Reproduce the records word for word, from the very beginning through the end of the line that contains "What is the November '23".

START Input data

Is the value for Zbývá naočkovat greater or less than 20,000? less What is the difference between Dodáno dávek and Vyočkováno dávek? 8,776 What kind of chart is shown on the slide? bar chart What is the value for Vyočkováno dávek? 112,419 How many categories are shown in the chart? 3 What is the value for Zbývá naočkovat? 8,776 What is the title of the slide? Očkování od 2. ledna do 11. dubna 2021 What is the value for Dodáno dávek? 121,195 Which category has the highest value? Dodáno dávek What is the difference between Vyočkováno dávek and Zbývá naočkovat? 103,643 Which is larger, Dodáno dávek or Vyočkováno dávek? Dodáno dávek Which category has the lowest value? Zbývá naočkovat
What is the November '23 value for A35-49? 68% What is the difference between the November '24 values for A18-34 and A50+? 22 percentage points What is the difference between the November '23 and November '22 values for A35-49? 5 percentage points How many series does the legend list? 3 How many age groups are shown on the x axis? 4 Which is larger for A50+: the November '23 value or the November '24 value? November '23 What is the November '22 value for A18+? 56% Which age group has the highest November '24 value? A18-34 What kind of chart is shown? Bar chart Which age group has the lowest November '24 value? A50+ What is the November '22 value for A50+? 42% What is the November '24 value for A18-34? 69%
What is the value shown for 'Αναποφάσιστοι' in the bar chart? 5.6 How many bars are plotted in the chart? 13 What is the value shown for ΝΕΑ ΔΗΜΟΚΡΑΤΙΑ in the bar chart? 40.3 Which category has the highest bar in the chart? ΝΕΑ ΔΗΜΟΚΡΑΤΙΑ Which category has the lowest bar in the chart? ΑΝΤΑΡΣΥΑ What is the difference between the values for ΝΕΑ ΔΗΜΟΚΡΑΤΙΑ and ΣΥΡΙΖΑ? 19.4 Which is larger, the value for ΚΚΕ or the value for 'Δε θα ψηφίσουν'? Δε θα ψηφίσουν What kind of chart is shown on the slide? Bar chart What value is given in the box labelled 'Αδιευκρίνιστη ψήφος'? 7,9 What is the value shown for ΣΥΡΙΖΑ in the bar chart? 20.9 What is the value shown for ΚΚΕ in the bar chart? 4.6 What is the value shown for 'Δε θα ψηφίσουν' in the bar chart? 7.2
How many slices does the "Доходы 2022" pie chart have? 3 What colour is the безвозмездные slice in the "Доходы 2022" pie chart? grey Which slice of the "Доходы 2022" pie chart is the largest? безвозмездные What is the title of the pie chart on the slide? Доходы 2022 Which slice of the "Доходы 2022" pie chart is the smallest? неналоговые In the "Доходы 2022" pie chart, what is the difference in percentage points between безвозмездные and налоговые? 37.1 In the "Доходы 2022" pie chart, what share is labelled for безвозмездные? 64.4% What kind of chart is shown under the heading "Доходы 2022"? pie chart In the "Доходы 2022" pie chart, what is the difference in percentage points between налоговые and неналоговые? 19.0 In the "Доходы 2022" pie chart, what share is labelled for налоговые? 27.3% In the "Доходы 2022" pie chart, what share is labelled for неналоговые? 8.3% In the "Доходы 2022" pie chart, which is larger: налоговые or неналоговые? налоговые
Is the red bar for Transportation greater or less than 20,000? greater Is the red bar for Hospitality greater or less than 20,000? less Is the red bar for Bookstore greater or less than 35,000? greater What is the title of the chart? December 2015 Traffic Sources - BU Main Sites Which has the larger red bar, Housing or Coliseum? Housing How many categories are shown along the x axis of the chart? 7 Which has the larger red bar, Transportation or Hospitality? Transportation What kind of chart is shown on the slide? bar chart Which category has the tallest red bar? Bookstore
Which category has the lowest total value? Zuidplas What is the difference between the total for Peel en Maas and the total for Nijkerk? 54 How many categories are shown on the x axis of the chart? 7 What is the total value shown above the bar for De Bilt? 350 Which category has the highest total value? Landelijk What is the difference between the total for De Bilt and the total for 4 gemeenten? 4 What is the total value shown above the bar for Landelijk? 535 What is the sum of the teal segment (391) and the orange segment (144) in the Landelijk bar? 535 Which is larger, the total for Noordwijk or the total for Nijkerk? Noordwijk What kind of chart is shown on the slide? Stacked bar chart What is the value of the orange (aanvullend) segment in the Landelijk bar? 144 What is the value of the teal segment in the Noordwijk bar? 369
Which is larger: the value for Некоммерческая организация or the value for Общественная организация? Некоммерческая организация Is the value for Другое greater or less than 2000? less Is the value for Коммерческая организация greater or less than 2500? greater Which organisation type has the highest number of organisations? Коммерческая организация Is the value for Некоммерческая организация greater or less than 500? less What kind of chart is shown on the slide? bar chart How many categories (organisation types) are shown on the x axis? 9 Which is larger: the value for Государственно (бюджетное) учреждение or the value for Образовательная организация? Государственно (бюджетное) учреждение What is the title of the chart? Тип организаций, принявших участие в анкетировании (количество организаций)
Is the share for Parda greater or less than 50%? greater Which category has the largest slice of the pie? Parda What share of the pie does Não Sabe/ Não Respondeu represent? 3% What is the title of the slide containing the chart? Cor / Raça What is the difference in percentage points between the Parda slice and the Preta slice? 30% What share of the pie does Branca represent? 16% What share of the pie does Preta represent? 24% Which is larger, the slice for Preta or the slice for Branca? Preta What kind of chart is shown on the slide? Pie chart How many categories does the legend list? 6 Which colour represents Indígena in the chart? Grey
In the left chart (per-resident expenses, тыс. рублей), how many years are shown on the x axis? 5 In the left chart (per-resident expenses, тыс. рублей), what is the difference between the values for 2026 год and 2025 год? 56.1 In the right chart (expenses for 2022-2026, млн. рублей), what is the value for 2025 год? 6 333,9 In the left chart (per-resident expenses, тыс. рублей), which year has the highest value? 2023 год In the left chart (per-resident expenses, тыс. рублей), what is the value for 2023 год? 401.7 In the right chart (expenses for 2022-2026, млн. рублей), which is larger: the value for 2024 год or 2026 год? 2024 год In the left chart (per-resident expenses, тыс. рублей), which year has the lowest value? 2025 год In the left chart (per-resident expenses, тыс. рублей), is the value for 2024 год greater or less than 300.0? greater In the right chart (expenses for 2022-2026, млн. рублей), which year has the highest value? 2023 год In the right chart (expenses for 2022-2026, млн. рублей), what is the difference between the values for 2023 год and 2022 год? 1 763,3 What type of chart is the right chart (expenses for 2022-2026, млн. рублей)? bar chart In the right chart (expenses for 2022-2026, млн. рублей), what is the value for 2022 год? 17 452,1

END Input data

## Answer for the task
Is the value for Zbývá naočkovat greater or less than 20,000? less What is the difference between Dodáno dávek and Vyočkováno dávek? 8,776 What kind of chart is shown on the slide? bar chart What is the value for Vyočkováno dávek? 112,419 How many categories are shown in the chart? 3 What is the value for Zbývá naočkovat? 8,776 What is the title of the slide? Očkování od 2. ledna do 11. dubna 2021 What is the value for Dodáno dávek? 121,195 Which category has the highest value? Dodáno dávek What is the difference between Vyočkováno dávek and Zbývá naočkovat? 103,643 Which is larger, Dodáno dávek or Vyočkováno dávek? Dodáno dávek Which category has the lowest value? Zbývá naočkovat
What is the November '23 value for A35-49? 68% What is the difference between the November '24 values for A18-34 and A50+? 22 percentage points What is the difference between the November '23 and November '22 values for A35-49? 5 percentage points How many series does the legend list? 3 How many age groups are shown on the x axis? 4 Which is larger for A50+: the November '23 value or the November '24 value? November '23 What is the November '22 value for A18+? 56% Which age group has the highest November '24 value? A18-34 What kind of chart is shown? Bar chart Which age group has the lowest November '24 value? A50+ What is the November '22 value for A50+? 42% What is the November '24 value for A18-34? 69%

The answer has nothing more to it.